Crawled caption data
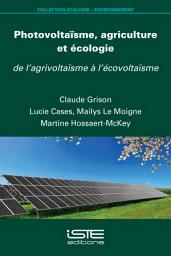 Icon image Photovoltaïsme, agriculture et écologie: De l’agrivoltaïsme à l’écovoltaïsme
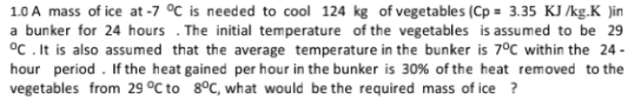 1.0 A mass of ice at -7 °C is needed to cool 124 kg of vegetables (Cp = 3.35 KJ /kg.K )in
a bunker for 24 hours . The initial temperature of the vegetables is assumed to be 29
°C . It is also assumed that the average temperature in the bunker is 7°C within the 24 -
hour period . If the heat gained per hour in the bunker is 30% of the heat removed to the
vegetables from 29 °C to 8°C, what would be the required mass of ice ?
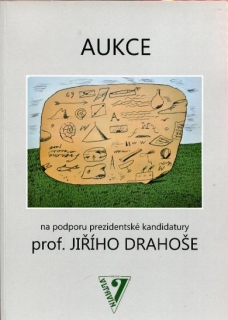 Aukce na podporu prezidentské kandidatury prof. Jiřího Drahoše (podpis)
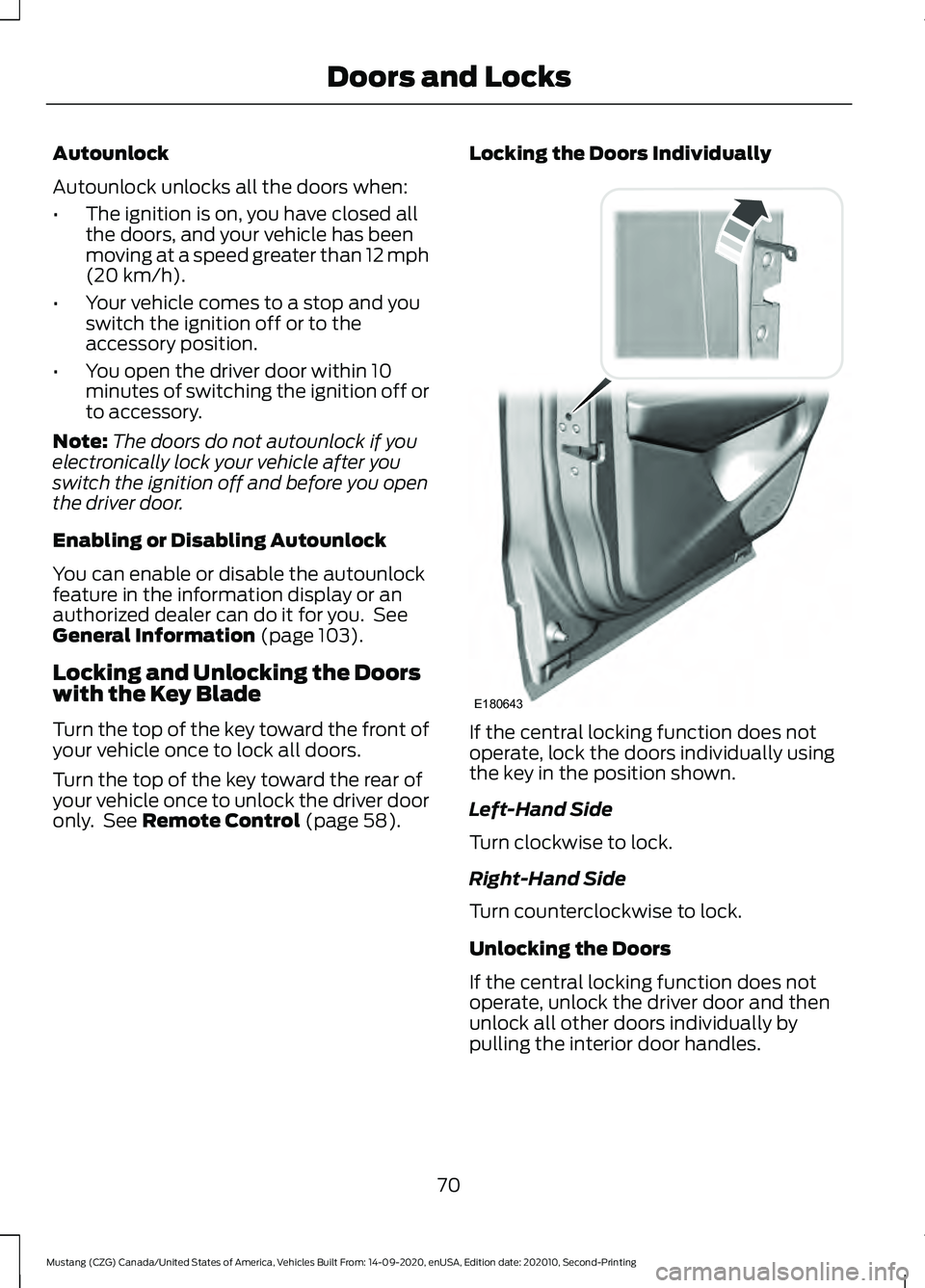 FORD MUSTANG 2021 Owners Manual Autounlock
Autounlock unlocks all the doors when:
•
The ignition is on, you have closed all
the doors, and your vehicle has been
moving at a speed greater than 12 mph
(20 km/h).
• Your vehicle com FORD MUSTANG 2021 Owners Manual Autounlock
Autounlock unlocks all the doors when:
•
The ignition is on, you have closed all
the doors, and your vehicle has been
moving at a speed greater than 12 mph
(20 km/h).
• Your vehicle com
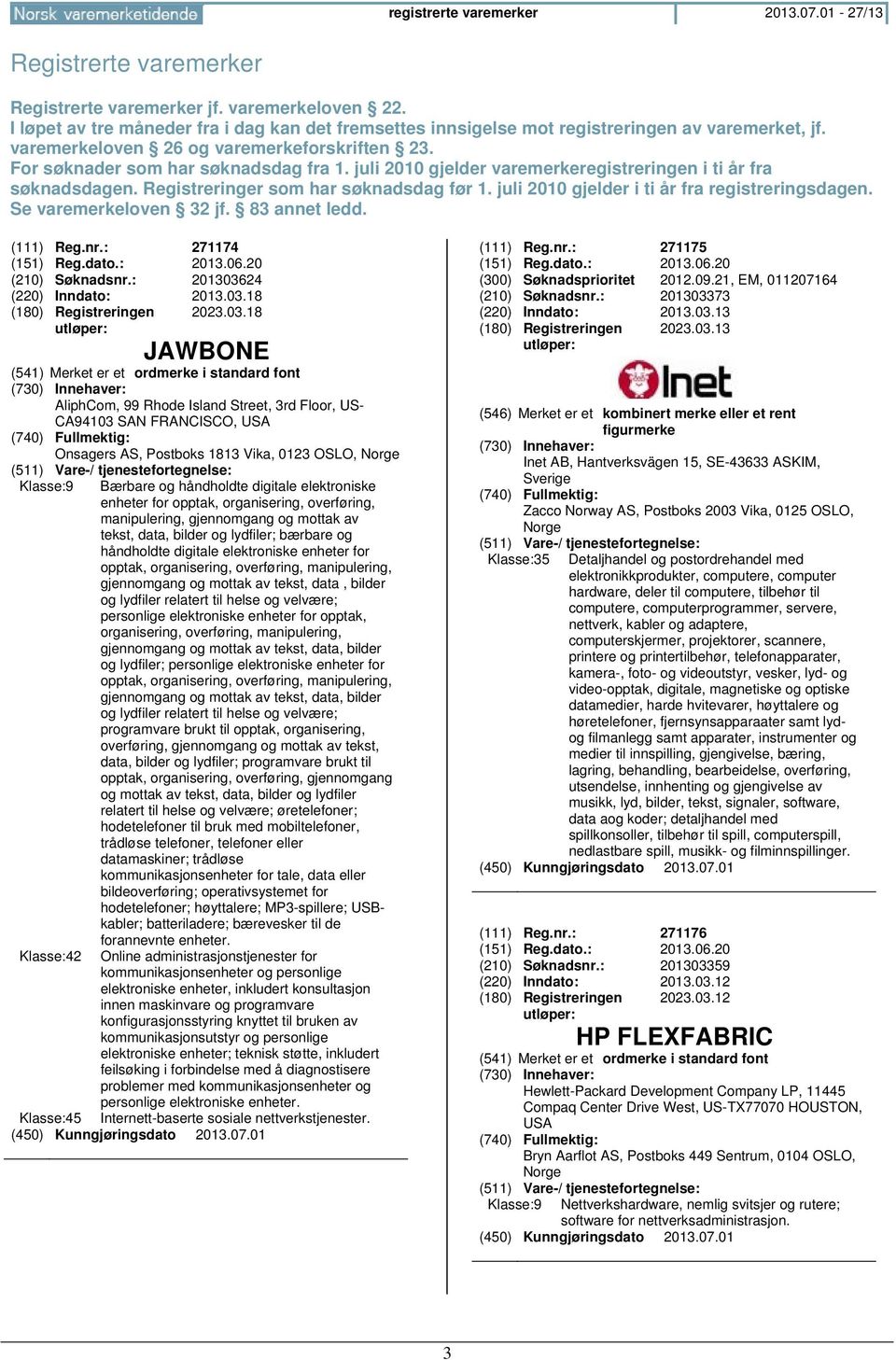 juli 2010 gjelder varemerkeregistreringen i ti år fra søknadsdagen. Registreringer som har søknadsdag før 1. juli 2010 gjelder i ti år fra registreringsdagen. Se varemerkeloven 32 jf. 83 annet ledd.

▶ Job: Please copy out all of the data above with each instance of "vehicle" swapped for "car" and everything else unchanged. Omit the pictures from your answer.

▶ Output below:
 Icon image Photovoltaïsme, agriculture et écologie: De l’agrivoltaïsme à l’écovoltaïsme
 1.0 A mass of ice at -7 °C is needed to cool 124 kg of vegetables (Cp = 3.35 KJ /kg.K )in
a bunker for 24 hours . The initial temperature of the vegetables is assumed to be 29
°C . It is also assumed that the average temperature in the bunker is 7°C within the 24 -
hour period . If the heat gained per hour in the bunker is 30% of the heat removed to the
vegetables from 29 °C to 8°C, what would be the required mass of ice ?
 Aukce na podporu prezidentské kandidatury prof. Jiřího Drahoše (podpis)
 FORD MUSTANG 2021 Owners Manual Autounlock
Autounlock unlocks all the doors when:
•
The ignition is on, you have closed all
the doors, and your car has been
moving at a speed greater than 12 mph
(20 km/h).
• Your car com FORD MUSTANG 2021 Owners Manual Autounlock
Autounlock unlocks all the doors when:
•
The ignition is on, you have closed all
the doors, and your car has been
moving at a speed greater than 12 mph
(20 km/h).
• Your car com
 juli 2010 gjelder varemerkeregistreringen i ti år fra søknadsdagen. Registreringer som har søknadsdag før 1. juli 2010 gjelder i ti år fra registreringsdagen. Se varemerkeloven 32 jf. 83 annet ledd.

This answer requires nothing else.